Located in Franklinville, North Carolina, Faith Rock sits on the banks of Deep River several hundred yards upstream of the Island Ford. Said to be one the major geographic landmarks for the area, it is described as being the site of a legendary Revolutionary War incident that took place in Randolph County. While accounts vary, the story of Faith Rock always ends with one man jumping 50 feet into the river on the back of a stolen mare.
Occurring in 1782 near the end of the war, Colonel David Fanning retells the story as he knows it in his book The Narrative of Colonel David Fanning: A Tory in the Revolutionary War with Great Britain, which details his time in North Carolina during the war. As Fanning recounts, he was riding along a road when he noticed a wagon that he decided to stop. It just so happened that the man driving the wagon, Andrew Hunter, had been arrested and then paroled by the British. Fanning noted that Hunter was breaking his parole and would therefore be punished with death; a punishment that Hunter was keen to avoid. Taking Fanning and his men by surprise, Hunter jumped on the back of Fanning’s mare and made his escape. Before he could get away, however, Hunter was shot in the shoulder and was forced to seek treatment from a doctor. While away, Fanning found Hunter’s plantation and took his wife captive, hoping to use her as leverage for the safe return of his mare. Though Hunter was willing to return to the mare to secure the safety of his wife, Fanning states that he was unable to make the exchange and was forced to release Hunter’s wife and leave North Carolina with the British.

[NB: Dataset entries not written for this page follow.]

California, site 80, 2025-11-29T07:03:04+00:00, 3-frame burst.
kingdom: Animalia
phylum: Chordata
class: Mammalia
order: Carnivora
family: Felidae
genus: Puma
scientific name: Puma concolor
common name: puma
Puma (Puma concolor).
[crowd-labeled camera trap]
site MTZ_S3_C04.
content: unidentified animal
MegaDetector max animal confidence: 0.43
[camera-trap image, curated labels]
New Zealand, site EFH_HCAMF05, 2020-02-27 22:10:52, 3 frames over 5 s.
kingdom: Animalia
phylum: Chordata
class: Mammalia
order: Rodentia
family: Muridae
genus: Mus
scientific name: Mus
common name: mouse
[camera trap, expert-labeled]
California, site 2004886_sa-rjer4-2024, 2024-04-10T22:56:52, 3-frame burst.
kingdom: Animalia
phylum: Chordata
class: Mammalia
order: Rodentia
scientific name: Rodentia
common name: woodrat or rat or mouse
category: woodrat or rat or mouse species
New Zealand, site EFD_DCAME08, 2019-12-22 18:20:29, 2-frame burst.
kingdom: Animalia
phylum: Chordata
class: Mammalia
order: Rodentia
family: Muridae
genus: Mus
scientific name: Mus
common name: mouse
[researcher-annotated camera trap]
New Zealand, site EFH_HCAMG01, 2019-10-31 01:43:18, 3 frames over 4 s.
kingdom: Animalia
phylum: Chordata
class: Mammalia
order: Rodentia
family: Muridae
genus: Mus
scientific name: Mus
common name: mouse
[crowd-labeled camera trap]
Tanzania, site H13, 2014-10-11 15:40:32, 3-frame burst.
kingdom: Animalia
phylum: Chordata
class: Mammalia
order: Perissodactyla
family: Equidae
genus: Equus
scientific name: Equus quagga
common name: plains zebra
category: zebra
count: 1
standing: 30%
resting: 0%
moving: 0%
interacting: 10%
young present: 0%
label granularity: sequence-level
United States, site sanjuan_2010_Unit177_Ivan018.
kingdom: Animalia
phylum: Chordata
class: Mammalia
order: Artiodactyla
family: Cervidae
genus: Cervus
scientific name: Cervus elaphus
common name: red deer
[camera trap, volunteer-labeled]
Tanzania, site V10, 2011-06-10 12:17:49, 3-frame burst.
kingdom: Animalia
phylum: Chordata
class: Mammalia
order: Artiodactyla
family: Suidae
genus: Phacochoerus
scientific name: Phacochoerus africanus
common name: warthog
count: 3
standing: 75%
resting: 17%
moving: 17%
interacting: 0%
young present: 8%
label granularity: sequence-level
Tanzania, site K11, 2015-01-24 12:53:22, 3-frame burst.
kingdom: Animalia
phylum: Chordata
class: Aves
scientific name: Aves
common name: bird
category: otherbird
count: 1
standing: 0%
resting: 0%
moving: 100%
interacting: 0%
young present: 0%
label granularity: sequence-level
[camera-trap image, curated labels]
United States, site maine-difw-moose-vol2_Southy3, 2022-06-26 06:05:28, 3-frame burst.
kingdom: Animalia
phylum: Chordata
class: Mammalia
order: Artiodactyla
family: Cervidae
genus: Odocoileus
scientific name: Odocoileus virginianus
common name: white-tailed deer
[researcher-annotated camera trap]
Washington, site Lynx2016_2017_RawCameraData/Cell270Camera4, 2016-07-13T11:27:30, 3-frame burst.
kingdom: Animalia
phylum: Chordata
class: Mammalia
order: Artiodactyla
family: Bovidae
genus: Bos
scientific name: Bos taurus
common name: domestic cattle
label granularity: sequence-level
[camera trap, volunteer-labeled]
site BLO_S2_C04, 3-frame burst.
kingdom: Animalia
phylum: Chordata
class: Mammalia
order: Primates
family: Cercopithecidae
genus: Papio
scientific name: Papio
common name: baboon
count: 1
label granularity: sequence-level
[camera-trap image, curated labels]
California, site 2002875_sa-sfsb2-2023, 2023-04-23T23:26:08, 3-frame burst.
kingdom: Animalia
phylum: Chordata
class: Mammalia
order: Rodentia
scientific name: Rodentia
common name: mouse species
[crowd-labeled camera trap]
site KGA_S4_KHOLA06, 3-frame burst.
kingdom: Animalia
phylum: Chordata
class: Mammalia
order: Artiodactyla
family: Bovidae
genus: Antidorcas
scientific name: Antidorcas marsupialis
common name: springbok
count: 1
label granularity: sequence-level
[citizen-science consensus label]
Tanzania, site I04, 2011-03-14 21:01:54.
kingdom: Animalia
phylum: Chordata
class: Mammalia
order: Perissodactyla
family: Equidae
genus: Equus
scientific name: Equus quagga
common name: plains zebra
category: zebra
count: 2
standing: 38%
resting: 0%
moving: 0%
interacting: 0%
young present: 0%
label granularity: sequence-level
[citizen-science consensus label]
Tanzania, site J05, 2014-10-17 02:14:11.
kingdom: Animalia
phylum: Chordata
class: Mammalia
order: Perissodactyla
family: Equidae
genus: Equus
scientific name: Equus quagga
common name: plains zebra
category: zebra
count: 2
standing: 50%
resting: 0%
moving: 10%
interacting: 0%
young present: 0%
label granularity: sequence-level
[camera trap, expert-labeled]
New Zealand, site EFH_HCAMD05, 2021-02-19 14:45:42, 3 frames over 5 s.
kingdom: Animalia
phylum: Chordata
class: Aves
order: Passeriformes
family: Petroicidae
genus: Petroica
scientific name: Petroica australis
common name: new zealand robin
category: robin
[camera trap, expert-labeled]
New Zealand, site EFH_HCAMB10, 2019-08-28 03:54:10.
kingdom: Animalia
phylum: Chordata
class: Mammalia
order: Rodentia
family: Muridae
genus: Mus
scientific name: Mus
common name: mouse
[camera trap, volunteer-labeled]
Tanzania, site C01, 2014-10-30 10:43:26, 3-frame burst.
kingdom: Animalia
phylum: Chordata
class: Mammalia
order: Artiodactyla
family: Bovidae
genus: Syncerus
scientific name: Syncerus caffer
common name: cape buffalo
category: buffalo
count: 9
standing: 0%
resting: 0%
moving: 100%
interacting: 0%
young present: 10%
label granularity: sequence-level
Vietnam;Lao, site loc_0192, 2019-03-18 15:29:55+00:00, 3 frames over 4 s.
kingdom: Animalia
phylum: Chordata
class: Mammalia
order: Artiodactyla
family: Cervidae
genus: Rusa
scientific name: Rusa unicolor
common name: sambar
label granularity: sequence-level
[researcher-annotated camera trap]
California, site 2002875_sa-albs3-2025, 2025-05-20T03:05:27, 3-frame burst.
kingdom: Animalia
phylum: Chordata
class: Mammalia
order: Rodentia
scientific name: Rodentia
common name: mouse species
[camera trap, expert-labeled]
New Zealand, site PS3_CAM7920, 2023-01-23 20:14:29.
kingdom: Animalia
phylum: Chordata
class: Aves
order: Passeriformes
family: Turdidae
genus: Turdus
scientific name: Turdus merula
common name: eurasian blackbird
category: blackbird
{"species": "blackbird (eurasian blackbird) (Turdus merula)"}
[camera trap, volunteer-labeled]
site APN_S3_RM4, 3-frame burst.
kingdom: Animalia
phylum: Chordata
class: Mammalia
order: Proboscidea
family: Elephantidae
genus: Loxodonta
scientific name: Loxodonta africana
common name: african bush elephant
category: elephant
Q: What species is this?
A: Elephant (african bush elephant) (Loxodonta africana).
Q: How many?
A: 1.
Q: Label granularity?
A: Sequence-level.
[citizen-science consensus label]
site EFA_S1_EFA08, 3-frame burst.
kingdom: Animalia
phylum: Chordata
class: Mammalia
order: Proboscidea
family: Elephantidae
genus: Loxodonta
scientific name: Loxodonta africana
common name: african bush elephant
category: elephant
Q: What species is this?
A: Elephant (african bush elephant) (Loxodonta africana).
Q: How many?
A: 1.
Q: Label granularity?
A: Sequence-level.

The story as Fanning told it began to circulate but with a different, more dramatic ending. Stated as first appearing in the Southern Citizen on August 24, 1838, the story would continue to be reprinted and spread, sometimes even with Fanning’s name being spelled as “Fannon.” These stories being printed in newspapers and magazines made Fanning out to be vicious and vindictive, stating that he had no problem killing “the innocent and the helpless in cold blood.” Despite his “despotic will,” one reprint of the story in the Greensboro Patriot on August 10, 1844 told that he loved his mare named Red Doe. So when Hunter jumped on her back to escape, the story states that Fanning wasted no time in pursuing him. This pursuit is where the popular story varies from the account told by Fanning, because instead of riding off into the woods to hide, Hunter rode down the banks of the river as he was followed closely by Fanning’s men. Knowing that he would not be able to escape, Hunter had no choice but to plunge “recklessly into the stream” from Faith Rock, where he was able to get to the opposite side of the river and escape.
The countless reprints and retellings of Andrew Hunter’s fabled jump to freedom made sure his story was never forgotten, and many locals claim that Red Doe’s hoof prints can still be seen on the rock where she made the fateful leap.